■ **To do**
Below is some material. Set down exactly the line where "scientific name: Urocyon cinereoargenteus" appears and all lines after it, and stop at the last line.

■ **Data extract**
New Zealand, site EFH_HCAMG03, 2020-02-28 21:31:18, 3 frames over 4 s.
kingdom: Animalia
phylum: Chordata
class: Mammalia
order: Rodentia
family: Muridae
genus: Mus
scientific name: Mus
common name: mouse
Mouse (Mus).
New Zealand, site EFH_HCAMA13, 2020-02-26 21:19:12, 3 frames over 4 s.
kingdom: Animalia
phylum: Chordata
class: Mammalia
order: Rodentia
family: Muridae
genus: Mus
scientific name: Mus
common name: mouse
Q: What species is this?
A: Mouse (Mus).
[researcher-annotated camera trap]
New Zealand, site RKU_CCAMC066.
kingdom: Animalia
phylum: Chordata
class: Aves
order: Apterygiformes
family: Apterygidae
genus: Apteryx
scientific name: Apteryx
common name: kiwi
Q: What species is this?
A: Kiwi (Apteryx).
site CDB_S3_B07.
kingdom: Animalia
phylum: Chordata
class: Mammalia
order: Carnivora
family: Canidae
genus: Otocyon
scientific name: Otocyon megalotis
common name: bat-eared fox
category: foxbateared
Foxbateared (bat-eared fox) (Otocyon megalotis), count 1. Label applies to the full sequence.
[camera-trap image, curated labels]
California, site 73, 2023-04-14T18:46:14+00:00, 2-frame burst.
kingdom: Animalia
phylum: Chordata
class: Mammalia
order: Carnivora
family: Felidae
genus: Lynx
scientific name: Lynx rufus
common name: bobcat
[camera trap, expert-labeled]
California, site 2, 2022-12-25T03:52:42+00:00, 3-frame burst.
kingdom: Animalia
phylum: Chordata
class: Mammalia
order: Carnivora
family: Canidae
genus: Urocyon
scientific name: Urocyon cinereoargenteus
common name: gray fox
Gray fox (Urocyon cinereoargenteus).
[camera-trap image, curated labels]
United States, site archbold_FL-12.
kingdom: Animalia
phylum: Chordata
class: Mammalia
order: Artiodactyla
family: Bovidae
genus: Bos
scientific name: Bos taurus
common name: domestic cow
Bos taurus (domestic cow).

■ **Exercise solution**
scientific name: Urocyon cinereoargenteus
common name: gray fox
Gray fox (Urocyon cinereoargenteus).
[camera-trap image, curated labels]
United States, site archbold_FL-12.
kingdom: Animalia
phylum: Chordata
class: Mammalia
order: Artiodactyla
family: Bovidae
genus: Bos
scientific name: Bos taurus
common name: domestic cow
Bos taurus (domestic cow).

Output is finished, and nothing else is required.